__Task description__. Your copy should contain exactly the lines from the one that holds "Adorable little girl" through the end of the material, reproduced as written, with no pictures.

__Supplied material__.
- - - -

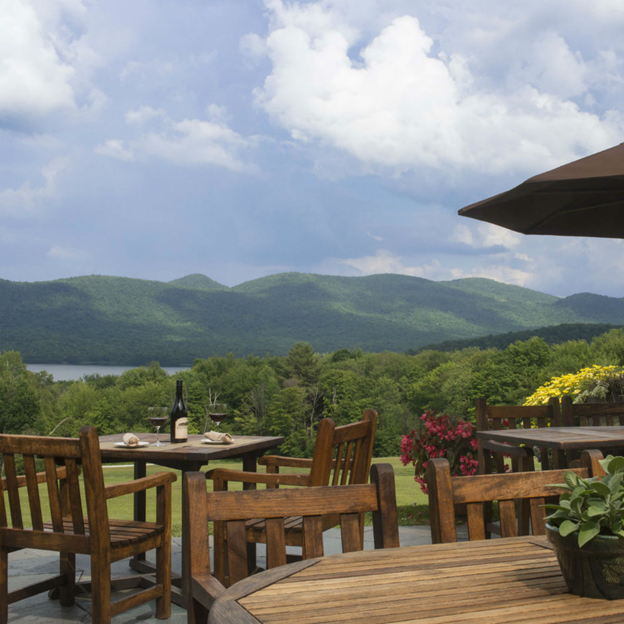 tables and chairs on a deck overlooking the mountain view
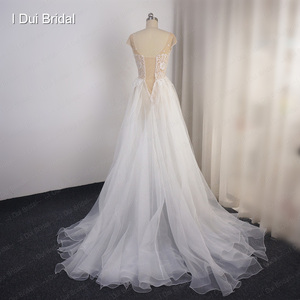 Image 4 - Cap Sleeve Sparkle Wedding Dress with Organza Ruffles Illusion Neckline Shinny Bridal Gown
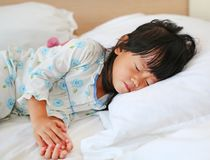 Adorable little girl sleeping in the bed with her toy.  Stock Images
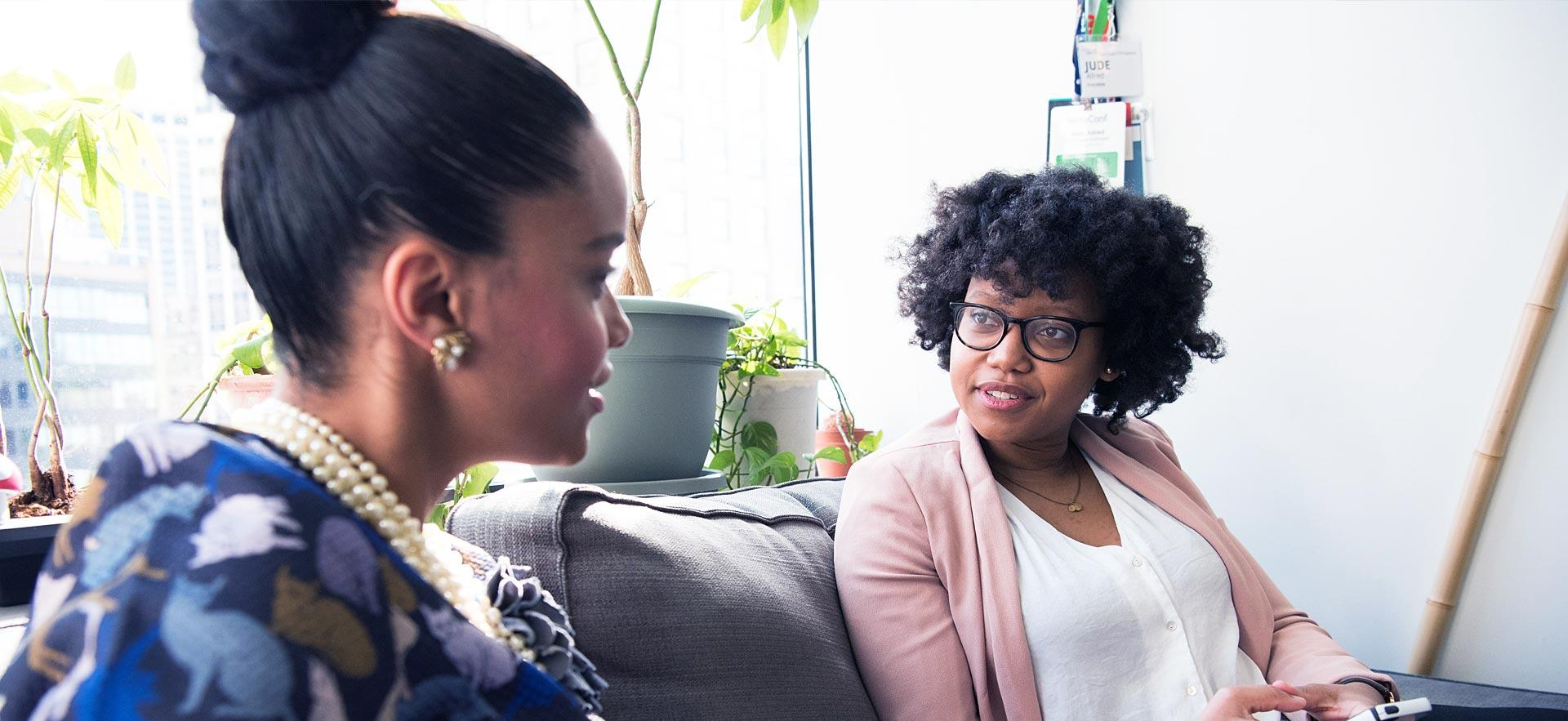 One female counsellor listens to a female client.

- - - -

__Answer section__.
 Adorable little girl sleeping in the bed with her toy.  Stock Images
 One female counsellor listens to a female client.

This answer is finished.